Now the risk is to conflate the nice feeling that being looked after creates for something more. It isn’t. It’s only a reflection on badly your DH let you down.

fwiw yes I’m sure he works hard. But so do you!
You say he is working long hours etc… shouldn’t he then want to spend time with his family on the two weeks in the year he can do that? It’s not just you who didn’t see him. But his dcs too…. And he CHOOSE to not spend his time with his own children and his wife over someone he had just met.
You have Bigger issues going in because I’m sure that choosing himself/others over you is something that happens often. Not just related to alcohol.

So I’d lean in that feeling of sadness. Look at what’s going on in your marriage from an outsider look. The way the entertainer saw things. And re evaluate what’s going on, what you are accepting that isn’t acceptable/you don’t want to accept.
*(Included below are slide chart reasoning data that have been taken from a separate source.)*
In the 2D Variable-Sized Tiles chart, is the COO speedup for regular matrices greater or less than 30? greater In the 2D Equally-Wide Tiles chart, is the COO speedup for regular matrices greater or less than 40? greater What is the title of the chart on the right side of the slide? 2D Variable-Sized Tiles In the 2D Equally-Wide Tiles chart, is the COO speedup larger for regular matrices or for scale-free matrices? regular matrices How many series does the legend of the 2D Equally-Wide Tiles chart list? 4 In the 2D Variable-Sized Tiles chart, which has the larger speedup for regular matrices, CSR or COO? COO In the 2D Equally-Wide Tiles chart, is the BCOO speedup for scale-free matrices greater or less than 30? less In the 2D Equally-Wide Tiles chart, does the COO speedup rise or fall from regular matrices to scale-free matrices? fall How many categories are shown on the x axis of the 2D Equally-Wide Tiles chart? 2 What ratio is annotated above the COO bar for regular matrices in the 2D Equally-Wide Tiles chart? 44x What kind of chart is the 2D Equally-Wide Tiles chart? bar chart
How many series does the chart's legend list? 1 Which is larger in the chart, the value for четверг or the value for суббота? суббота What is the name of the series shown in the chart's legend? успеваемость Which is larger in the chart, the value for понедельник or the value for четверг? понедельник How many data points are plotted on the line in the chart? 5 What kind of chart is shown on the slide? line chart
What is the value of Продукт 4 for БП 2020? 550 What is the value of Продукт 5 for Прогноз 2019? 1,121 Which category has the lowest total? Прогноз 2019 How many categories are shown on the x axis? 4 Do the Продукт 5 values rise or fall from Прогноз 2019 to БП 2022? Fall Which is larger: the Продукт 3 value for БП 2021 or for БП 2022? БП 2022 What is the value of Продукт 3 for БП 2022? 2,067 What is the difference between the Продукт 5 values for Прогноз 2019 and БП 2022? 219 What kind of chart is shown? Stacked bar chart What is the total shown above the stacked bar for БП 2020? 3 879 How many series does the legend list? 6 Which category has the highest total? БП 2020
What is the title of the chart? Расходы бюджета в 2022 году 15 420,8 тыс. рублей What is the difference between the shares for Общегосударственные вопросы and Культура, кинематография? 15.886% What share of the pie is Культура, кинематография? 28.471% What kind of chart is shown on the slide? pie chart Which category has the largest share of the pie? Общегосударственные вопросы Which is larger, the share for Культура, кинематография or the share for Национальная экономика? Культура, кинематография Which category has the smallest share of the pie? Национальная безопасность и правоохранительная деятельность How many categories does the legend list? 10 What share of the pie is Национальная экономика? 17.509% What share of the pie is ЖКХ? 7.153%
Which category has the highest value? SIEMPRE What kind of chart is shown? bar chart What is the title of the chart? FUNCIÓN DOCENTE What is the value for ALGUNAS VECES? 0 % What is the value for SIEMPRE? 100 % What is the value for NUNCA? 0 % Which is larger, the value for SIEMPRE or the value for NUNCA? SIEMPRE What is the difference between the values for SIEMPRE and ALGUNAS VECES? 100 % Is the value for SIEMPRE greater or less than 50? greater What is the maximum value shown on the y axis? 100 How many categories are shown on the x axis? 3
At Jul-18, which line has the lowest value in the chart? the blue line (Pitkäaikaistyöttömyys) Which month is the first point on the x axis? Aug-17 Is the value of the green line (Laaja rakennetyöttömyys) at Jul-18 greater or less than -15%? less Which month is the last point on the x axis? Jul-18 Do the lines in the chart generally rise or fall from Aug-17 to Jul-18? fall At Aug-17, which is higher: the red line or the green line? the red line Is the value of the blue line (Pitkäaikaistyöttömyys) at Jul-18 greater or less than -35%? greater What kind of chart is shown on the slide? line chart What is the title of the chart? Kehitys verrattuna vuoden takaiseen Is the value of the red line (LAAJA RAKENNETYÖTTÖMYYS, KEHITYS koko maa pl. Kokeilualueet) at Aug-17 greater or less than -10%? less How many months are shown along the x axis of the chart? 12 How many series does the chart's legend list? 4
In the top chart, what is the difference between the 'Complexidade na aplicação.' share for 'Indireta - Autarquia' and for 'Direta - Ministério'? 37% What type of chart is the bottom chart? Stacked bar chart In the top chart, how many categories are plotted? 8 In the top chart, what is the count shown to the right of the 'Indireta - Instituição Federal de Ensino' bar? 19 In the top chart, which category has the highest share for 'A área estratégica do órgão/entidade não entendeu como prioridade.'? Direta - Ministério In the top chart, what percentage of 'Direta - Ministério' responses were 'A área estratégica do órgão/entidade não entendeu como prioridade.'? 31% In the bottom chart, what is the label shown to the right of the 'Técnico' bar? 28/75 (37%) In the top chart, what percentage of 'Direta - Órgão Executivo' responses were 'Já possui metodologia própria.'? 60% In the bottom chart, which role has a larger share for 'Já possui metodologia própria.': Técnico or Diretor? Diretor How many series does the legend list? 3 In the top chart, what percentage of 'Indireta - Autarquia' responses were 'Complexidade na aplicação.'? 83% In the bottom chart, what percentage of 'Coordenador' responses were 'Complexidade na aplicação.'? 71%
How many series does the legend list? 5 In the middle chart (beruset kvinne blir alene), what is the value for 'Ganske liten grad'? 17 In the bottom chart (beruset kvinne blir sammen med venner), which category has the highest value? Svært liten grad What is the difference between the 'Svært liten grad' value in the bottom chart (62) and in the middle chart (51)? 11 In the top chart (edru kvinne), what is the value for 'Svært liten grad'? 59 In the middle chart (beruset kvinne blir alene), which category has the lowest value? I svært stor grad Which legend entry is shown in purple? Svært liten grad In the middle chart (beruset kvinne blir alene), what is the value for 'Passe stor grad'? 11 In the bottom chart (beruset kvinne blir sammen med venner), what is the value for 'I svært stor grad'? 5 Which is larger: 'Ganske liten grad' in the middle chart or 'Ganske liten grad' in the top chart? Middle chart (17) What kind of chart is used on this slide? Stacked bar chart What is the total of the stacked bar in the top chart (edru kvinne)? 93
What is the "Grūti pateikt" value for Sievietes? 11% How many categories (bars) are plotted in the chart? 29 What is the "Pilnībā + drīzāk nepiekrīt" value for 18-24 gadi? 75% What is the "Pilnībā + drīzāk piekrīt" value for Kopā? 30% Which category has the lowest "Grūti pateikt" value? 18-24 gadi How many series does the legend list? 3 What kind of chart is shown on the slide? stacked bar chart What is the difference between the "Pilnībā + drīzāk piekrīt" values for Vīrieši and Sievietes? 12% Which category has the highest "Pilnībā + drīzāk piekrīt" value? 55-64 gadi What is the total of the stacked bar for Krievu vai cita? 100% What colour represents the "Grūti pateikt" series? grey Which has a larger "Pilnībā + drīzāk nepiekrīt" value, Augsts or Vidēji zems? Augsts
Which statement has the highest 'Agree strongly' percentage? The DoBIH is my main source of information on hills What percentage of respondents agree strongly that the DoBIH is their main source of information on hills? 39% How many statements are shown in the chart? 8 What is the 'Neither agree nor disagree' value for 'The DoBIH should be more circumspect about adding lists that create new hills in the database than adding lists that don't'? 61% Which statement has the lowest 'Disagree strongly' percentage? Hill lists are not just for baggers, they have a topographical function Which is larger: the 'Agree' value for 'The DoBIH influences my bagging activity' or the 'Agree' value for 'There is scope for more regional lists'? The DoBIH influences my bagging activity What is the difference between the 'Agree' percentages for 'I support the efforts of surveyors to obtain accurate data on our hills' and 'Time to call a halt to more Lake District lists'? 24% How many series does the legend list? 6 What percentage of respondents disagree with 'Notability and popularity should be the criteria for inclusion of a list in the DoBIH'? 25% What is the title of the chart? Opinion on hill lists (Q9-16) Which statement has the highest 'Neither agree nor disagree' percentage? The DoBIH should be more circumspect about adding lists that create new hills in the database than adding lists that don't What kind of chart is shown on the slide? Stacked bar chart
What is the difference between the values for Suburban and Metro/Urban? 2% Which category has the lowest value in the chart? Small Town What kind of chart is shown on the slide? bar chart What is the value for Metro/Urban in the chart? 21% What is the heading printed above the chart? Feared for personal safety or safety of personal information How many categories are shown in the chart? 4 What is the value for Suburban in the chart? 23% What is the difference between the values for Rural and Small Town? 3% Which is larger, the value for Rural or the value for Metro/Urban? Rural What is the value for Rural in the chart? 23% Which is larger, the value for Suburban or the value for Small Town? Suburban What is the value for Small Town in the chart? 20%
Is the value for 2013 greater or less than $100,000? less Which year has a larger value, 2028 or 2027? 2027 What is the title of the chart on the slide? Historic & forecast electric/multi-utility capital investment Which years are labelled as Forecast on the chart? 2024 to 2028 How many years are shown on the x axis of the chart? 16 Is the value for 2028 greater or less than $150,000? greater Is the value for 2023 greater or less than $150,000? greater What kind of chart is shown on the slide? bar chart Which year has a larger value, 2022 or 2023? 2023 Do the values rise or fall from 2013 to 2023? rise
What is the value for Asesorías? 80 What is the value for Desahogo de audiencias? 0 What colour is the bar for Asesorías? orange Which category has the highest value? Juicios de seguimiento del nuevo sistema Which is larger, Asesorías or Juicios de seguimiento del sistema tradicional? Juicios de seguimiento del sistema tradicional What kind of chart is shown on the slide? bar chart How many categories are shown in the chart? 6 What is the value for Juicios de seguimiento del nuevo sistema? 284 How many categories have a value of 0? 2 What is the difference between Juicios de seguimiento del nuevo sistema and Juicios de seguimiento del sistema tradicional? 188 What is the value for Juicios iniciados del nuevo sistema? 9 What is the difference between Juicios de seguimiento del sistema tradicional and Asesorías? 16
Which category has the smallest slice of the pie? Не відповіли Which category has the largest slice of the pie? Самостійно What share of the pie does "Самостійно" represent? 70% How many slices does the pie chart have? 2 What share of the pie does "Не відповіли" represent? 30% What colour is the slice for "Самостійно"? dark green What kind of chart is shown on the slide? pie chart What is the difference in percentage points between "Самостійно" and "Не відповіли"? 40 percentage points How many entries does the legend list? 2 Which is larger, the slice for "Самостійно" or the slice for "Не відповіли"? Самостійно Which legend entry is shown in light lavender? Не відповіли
Theimpossiblegirl · 03/08/2023 10:06

He sounds like the friend you needed on holiday. I'm glad he was there for you and your children.

Closer to home you need to decide what to do with your marriage. Your husband behaved appallingly again.
Will this be every family holiday for you and the kids? He needs to get help for his drinking.

Seasideanticscanleadtosandybuckets · 03/08/2023 10:07

Block and delete now op. Before your marriage to an alcoholic goes belly up and the blames mistakenly lands at your door....

AugustFreeze · 03/08/2023 10:08

Next year save yourself the bother. Just book a few weeks off, buy loads of cheap Retsina, and let him get smashed at home.